#### Work to be completed
Rewrite the stretch of the listing from the line containing "If you consider" through the end of the listing, putting "viewpoint" wherever "vantage point" appears and leaving everything else unchanged. Leave the pictures out of your answer.

[Spatial reasoning question data]
══════════
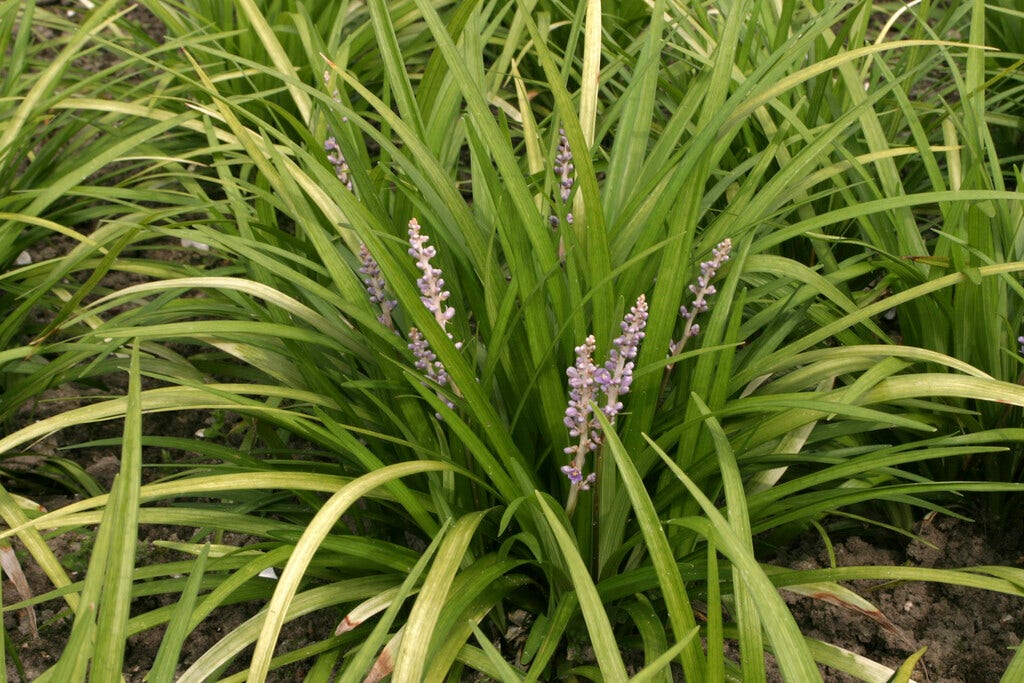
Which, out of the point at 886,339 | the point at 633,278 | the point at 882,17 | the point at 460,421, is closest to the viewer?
the point at 460,421

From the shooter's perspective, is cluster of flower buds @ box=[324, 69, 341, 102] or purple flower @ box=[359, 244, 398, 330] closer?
purple flower @ box=[359, 244, 398, 330]

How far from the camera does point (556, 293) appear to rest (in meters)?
2.04

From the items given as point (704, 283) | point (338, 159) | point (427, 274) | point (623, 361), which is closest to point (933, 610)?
point (704, 283)

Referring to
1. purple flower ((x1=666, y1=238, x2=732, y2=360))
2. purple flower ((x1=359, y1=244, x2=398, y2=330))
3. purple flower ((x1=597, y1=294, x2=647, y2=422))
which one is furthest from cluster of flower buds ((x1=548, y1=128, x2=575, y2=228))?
purple flower ((x1=597, y1=294, x2=647, y2=422))

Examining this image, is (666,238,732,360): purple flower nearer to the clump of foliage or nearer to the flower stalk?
the clump of foliage

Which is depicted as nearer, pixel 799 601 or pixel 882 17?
pixel 799 601

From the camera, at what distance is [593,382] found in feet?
5.85

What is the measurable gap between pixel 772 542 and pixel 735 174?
89cm

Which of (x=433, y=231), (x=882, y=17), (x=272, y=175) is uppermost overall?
(x=882, y=17)

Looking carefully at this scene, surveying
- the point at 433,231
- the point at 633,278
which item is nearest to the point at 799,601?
the point at 633,278

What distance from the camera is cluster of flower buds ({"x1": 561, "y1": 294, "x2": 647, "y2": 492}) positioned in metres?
1.69

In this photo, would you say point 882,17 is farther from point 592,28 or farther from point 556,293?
point 556,293

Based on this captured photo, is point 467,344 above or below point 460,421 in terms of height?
above

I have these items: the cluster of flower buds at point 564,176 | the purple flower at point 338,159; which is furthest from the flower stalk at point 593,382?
the purple flower at point 338,159
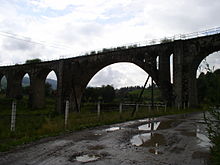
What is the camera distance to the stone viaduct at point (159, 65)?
20547 mm

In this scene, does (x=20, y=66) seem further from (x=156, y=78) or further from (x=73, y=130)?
(x=73, y=130)

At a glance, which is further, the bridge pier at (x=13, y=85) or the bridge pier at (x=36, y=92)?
the bridge pier at (x=13, y=85)

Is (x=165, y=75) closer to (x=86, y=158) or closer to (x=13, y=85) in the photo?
(x=86, y=158)

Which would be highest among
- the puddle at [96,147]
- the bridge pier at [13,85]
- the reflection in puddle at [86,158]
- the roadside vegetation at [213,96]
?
the bridge pier at [13,85]

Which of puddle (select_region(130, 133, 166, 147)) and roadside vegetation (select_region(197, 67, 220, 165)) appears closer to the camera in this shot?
roadside vegetation (select_region(197, 67, 220, 165))

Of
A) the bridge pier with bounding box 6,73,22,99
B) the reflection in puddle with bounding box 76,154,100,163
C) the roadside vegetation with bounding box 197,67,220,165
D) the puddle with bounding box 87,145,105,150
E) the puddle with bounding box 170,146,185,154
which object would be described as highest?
the bridge pier with bounding box 6,73,22,99

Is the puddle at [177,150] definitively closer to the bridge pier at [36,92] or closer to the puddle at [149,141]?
the puddle at [149,141]

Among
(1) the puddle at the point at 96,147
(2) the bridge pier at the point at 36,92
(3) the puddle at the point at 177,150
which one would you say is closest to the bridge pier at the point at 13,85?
(2) the bridge pier at the point at 36,92

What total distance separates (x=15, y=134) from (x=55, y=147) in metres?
2.32

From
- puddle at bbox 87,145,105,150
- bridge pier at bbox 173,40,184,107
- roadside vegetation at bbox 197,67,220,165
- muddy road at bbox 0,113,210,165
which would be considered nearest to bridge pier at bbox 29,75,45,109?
bridge pier at bbox 173,40,184,107

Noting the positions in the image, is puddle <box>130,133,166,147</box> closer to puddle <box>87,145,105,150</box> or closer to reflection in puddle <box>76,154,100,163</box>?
puddle <box>87,145,105,150</box>

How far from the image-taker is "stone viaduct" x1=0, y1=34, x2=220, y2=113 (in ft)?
67.4

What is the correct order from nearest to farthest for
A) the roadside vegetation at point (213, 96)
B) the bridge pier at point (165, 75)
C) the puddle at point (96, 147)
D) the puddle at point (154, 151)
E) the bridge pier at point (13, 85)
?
1. the roadside vegetation at point (213, 96)
2. the puddle at point (154, 151)
3. the puddle at point (96, 147)
4. the bridge pier at point (165, 75)
5. the bridge pier at point (13, 85)

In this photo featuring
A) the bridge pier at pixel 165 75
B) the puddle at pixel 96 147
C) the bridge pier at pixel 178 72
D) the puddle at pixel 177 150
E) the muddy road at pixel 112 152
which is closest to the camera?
the muddy road at pixel 112 152
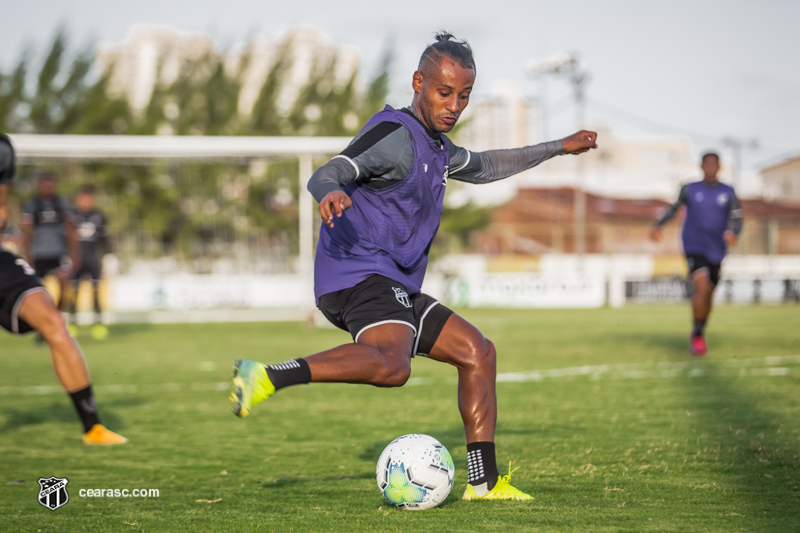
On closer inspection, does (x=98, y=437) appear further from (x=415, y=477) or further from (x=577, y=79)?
(x=577, y=79)

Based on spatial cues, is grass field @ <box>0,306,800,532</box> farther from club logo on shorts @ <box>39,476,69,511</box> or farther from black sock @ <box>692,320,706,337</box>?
black sock @ <box>692,320,706,337</box>

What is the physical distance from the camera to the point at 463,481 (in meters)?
4.36

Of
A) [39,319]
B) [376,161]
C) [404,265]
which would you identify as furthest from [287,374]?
[39,319]

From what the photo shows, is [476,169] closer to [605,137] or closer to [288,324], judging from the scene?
[288,324]

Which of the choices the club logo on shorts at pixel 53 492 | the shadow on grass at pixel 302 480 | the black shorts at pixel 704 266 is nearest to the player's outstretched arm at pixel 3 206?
the club logo on shorts at pixel 53 492

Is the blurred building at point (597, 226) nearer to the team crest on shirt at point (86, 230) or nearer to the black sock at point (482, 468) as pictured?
the team crest on shirt at point (86, 230)

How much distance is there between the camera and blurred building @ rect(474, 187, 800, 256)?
32.2 meters

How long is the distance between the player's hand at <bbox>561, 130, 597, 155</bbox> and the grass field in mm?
1679

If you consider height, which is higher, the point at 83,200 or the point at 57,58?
the point at 57,58

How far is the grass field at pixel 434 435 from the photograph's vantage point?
11.8 feet

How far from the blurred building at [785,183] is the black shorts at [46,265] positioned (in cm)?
2481

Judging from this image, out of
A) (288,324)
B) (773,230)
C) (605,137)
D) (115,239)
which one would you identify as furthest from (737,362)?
(605,137)

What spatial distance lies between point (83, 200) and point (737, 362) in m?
11.2

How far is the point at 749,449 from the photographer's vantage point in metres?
4.87
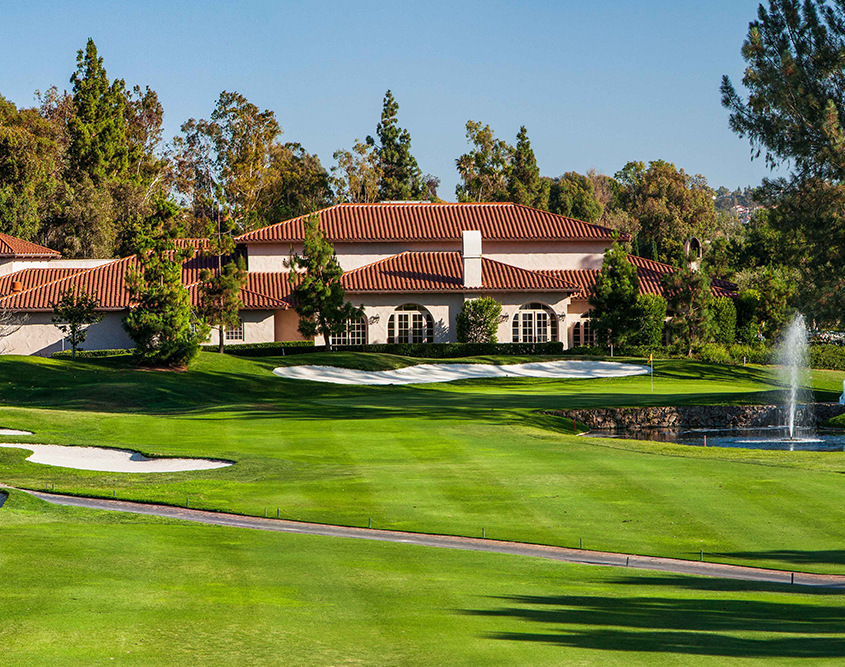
══════════
#### Result
If you consider height, which is higher, the point at 83,200 or the point at 57,58?
the point at 57,58

How far is the grass field at pixel 434 435 from the photograph's viewpoint?
11.8 feet

How far from the blurred building at [785,183] is the black shorts at [46,265] positioned (in cm)?
2481

Judging from this image, out of
A) (288,324)
B) (773,230)
C) (605,137)
D) (115,239)
which one would you identify as furthest from (737,362)?
(605,137)

What spatial distance lies between point (83, 200) and point (737, 362) in m?
11.2

How far is the point at 749,449 from the photographer's viewpoint in metres?
4.87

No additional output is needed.